I will not accept comments which name call, and ‘nimby’ is name calling.  Serious comments which engage with what I have said will be taken seriously, but facetious attempts to engage me in snide backbiting exchanges will not be.  For the interest of those who believe I am against this happening in my back yard, I should point out that I live about a mile from the route, which in my own estimate does not put it in my backyard.  Indeed, as well as pointing out the loss to local character and heritage which would be incurred by the destruction of hundreds of trees along the route, several houses and the compulsory purchase of gardens in West Park, I have also drawn special attention to what would be imposed on the Whitfields, a community of which I was not aware until the trolleybus scheme came into my world and I heard about it a year or so ago.  Whilst I did live for a term in Hunslet Grange flats some forty years ago in my first year as a student, I don’t think that can be held against me in my concern for the Whitfields, which I have now visited.
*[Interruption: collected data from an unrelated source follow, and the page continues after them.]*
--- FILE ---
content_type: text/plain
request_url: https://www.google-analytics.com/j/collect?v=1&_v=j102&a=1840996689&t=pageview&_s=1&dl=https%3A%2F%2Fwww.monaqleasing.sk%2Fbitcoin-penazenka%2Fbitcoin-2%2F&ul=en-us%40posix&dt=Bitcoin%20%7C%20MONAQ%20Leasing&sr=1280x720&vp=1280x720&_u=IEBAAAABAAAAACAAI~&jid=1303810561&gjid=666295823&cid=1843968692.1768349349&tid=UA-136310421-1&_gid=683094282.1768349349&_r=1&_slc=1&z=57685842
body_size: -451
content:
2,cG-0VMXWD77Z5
I have invited internet critics to engage with me on this page but they have preferred not to, although I continue to see a particular page referenced in my statistical analytics, so I know they are coming here!  Then apparently they go back to their ghetto and bitch about how biased I am.  Sorry folks, I am supervising and managing the recording and upload of usually four recordings on each day of the Enquiry (with the assistance of fellow objectors without whom I would be unable to do this) and following them with a daily blog.  For my trouble I am accused of stifling debate because I won’t make trite replied in 140 characters or less.  Really!  I simply don’t have time to get into their pages.  This is where my comments are hosted, and that is where replies should be posted.  Sniping behind my back is cowardly and those who do it marginalise themselves because their comments will not be seen by my hundred or so daily readers on this site.

Perhaps my critics should apply their time to lobbying the BBC and other mainstream media news sources to cover this extremely important enquiry.  It is a matter of some interest to me that the national broadcasting provider is ignoring such an important event as this enquiry.  I have to ask why this is the case for such a major issue.  I cannot help but believe that there is some policy that has been taken by the BBC, and perhaps other media institutions to ignore or at least play down the importance of this Public Enquiry.  If anyone in the BBC should wish to challenge me on this I would be happy to engage with them.  I am sure they could take the trouble to contact me if they believe that what I am suggesting is entirely untrue.  I would aver that they are neglecting their public duty to inform.  I may say that this kind of thing is the reason why three years ago I gave up my tv license and haven not watched broadcast television since.

I would thank all my readers for their attention and look forward to having them to continue to follow my audio recordings and this blog.